Given problem: Show every line of the rows below that contains the string "shorts".
-------- Dataset records
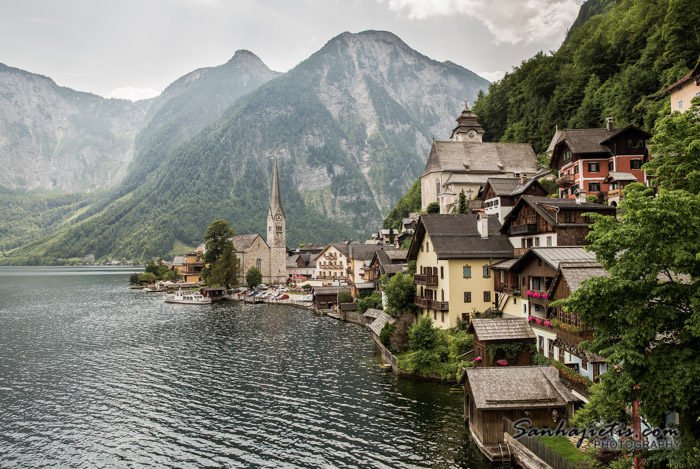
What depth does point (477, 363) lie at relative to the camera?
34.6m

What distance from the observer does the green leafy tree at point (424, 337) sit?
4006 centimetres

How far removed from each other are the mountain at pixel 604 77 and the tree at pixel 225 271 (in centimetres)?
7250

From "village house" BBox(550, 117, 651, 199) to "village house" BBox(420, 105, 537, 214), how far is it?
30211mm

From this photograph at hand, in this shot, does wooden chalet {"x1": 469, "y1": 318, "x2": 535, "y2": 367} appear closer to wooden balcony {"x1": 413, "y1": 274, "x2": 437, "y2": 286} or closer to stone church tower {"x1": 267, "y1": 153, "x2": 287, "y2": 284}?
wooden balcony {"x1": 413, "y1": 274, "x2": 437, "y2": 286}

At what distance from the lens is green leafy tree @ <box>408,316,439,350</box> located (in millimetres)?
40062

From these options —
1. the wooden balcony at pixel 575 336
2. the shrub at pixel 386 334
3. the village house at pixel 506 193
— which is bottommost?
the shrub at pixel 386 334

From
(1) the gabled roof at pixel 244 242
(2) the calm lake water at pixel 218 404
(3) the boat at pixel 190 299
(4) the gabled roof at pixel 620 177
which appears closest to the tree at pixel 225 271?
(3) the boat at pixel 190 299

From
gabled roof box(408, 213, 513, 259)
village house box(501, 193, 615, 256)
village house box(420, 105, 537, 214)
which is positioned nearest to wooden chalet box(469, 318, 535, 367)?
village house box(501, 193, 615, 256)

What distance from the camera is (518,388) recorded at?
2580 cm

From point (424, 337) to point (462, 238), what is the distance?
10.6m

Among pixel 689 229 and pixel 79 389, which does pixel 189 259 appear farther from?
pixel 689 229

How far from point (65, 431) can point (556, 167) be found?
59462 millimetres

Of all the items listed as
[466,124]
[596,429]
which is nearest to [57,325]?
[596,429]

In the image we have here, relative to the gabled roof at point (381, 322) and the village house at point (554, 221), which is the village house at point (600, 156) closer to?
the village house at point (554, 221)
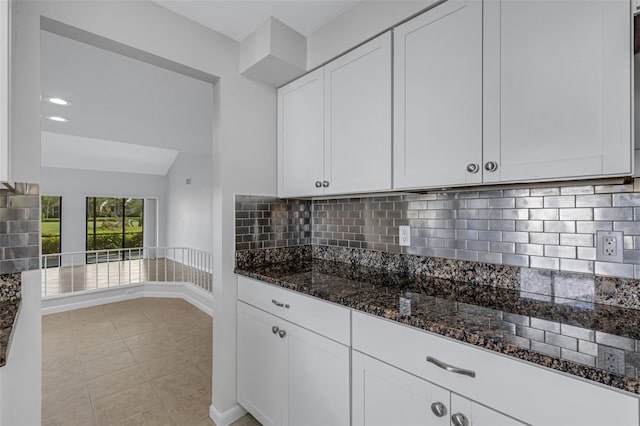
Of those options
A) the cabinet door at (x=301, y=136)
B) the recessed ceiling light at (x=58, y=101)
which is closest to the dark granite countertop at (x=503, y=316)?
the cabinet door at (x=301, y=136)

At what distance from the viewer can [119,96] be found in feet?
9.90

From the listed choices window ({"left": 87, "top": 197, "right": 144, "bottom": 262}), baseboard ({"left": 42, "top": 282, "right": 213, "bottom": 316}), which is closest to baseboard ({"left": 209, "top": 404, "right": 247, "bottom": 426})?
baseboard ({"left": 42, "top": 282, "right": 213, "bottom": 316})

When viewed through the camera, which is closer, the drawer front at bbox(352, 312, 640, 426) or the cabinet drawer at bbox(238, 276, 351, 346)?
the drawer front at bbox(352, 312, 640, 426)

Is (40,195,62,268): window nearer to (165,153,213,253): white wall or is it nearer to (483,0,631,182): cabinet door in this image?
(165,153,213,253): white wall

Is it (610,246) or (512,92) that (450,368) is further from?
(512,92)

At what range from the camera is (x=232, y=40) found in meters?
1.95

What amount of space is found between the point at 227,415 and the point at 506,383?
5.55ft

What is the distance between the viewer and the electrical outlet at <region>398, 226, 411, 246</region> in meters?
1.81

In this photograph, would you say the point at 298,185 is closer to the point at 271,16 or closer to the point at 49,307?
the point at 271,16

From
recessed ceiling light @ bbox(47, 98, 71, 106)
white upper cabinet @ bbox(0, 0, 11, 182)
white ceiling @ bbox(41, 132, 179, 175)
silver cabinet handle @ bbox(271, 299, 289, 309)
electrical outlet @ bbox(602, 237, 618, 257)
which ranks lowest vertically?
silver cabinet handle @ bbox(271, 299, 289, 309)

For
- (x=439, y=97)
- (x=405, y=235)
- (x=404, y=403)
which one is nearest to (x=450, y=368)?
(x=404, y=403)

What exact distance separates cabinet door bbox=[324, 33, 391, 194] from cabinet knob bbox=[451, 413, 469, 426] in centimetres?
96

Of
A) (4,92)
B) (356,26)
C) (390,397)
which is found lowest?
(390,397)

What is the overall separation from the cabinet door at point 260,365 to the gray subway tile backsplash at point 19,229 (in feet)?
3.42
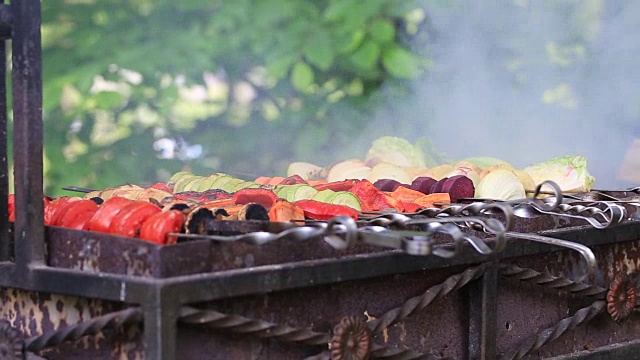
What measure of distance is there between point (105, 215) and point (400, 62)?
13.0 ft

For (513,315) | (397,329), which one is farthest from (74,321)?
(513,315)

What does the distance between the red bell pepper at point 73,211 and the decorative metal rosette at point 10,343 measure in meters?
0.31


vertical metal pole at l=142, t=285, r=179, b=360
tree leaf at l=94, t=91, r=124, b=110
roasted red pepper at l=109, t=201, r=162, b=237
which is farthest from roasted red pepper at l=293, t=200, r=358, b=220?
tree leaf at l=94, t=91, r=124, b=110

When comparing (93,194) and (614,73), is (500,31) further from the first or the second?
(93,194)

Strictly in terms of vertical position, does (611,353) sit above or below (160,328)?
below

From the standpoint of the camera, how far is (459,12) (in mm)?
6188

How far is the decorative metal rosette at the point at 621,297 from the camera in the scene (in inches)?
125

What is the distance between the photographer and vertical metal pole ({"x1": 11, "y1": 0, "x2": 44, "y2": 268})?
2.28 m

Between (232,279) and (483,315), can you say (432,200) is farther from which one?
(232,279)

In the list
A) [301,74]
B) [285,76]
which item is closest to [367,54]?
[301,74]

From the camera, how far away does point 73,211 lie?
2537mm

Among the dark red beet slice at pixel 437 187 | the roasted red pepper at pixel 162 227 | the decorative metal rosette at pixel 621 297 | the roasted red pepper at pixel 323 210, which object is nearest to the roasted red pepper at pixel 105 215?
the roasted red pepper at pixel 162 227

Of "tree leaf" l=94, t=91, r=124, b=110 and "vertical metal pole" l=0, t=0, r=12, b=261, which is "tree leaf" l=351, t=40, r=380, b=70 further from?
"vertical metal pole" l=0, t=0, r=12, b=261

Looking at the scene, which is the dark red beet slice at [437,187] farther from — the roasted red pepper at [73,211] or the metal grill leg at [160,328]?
----------------
-------- Dataset records
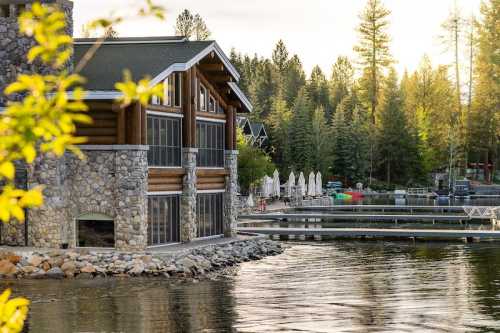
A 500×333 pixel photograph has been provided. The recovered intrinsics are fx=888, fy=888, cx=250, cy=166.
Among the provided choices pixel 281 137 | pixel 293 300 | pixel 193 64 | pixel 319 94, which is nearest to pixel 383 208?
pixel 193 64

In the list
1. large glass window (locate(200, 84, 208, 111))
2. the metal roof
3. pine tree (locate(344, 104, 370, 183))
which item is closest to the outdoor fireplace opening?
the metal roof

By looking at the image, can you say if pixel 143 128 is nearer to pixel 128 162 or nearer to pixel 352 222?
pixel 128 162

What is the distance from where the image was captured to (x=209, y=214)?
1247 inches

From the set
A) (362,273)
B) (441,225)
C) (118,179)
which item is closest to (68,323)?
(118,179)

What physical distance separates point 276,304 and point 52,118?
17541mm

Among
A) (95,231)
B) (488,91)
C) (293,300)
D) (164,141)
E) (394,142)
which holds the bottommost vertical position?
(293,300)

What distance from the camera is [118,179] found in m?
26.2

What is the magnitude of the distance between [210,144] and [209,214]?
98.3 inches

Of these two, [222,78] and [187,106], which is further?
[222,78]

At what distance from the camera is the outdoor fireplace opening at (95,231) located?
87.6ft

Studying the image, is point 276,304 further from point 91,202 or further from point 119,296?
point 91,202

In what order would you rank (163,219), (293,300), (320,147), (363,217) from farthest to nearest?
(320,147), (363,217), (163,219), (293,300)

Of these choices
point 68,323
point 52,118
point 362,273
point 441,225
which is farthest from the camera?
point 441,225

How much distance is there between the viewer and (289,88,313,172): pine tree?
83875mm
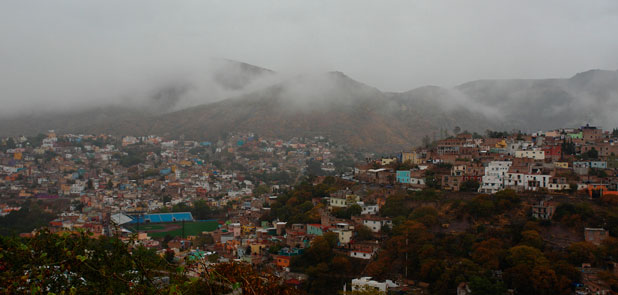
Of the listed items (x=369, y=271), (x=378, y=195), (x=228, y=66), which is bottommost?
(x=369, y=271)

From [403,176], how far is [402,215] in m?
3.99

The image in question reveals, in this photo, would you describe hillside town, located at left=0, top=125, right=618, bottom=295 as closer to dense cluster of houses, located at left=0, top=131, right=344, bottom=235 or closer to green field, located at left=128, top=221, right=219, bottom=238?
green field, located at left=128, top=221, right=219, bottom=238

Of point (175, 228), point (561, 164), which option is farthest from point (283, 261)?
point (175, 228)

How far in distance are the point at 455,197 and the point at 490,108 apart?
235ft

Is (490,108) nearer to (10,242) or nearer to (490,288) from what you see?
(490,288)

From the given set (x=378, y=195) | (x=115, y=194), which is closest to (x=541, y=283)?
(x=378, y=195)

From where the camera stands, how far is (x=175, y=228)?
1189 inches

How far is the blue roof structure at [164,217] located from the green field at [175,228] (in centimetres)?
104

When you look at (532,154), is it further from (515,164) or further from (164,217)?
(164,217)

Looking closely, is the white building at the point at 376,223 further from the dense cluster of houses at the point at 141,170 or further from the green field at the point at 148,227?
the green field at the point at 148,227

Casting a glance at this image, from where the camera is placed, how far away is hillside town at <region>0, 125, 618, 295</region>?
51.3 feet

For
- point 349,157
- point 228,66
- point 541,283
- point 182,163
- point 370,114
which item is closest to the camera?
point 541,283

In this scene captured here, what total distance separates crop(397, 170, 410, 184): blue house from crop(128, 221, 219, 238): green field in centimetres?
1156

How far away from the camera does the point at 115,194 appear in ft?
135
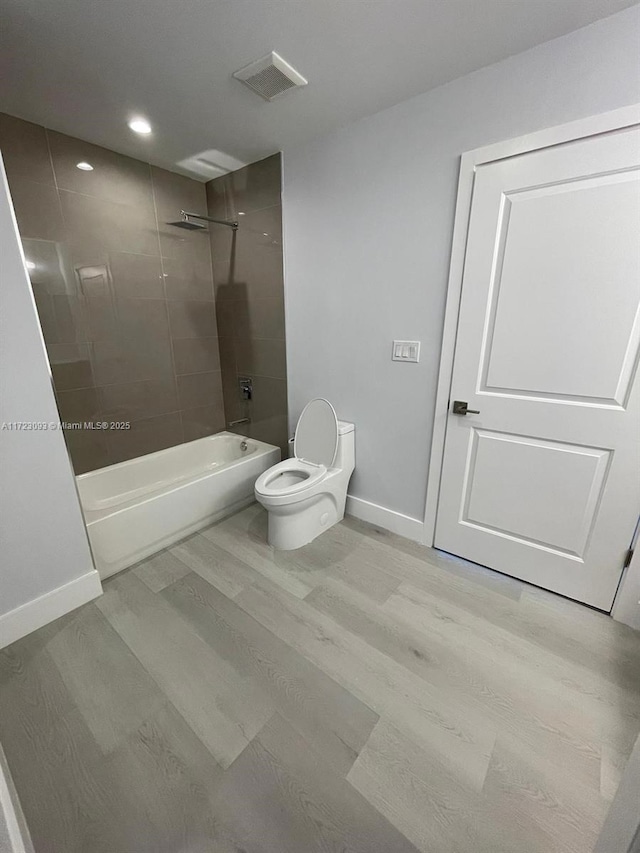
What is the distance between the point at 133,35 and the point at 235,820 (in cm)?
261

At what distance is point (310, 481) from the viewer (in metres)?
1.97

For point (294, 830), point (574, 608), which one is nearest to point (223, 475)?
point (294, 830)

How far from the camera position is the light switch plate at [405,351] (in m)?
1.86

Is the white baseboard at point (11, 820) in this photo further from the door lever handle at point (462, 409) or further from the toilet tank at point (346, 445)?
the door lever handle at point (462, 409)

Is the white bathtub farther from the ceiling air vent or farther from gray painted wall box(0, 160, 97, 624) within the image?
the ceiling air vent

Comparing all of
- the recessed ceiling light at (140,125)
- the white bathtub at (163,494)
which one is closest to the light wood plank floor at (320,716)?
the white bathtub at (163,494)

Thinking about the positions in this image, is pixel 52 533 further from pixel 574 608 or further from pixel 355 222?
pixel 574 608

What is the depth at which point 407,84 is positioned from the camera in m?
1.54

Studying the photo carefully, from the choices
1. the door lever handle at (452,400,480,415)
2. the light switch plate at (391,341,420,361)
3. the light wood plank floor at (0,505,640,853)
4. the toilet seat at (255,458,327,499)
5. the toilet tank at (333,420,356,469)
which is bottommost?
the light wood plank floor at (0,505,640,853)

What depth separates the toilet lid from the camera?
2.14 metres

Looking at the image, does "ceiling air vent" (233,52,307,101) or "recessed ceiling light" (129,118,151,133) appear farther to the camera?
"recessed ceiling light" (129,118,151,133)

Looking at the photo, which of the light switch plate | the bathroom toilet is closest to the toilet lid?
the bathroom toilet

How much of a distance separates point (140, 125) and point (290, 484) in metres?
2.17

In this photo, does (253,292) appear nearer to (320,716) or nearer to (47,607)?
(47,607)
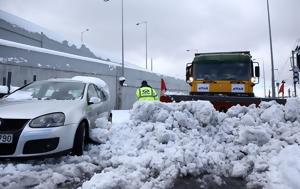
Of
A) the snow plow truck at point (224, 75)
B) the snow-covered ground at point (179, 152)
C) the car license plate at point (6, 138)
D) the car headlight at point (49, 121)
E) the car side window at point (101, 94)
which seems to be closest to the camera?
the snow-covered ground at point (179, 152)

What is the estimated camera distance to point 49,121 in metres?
----------------
-------- Dataset records
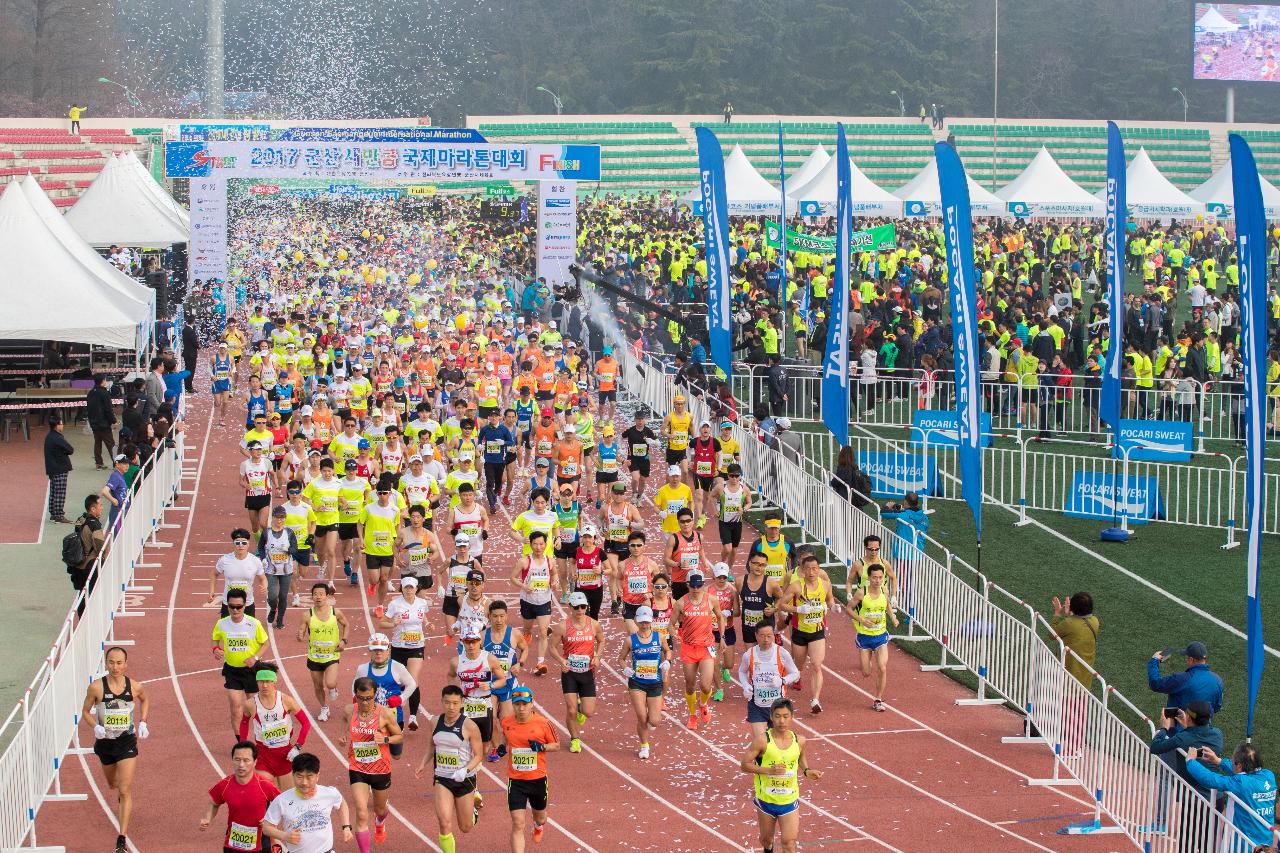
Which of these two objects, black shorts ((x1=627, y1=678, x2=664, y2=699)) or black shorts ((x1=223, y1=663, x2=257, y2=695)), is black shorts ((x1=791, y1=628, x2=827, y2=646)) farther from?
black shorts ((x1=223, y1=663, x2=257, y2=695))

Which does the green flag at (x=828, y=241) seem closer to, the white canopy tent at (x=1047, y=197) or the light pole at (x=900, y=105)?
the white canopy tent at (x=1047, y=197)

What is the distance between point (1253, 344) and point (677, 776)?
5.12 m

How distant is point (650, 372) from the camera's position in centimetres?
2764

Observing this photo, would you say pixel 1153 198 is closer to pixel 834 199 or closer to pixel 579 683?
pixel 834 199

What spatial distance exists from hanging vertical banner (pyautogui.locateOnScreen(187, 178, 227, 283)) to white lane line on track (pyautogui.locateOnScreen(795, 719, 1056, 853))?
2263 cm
----------------
Result of the exercise:
Which of these two objects, black shorts ((x1=627, y1=678, x2=664, y2=699)) or black shorts ((x1=223, y1=663, x2=257, y2=695)), is black shorts ((x1=791, y1=628, x2=827, y2=646)) farther from?
black shorts ((x1=223, y1=663, x2=257, y2=695))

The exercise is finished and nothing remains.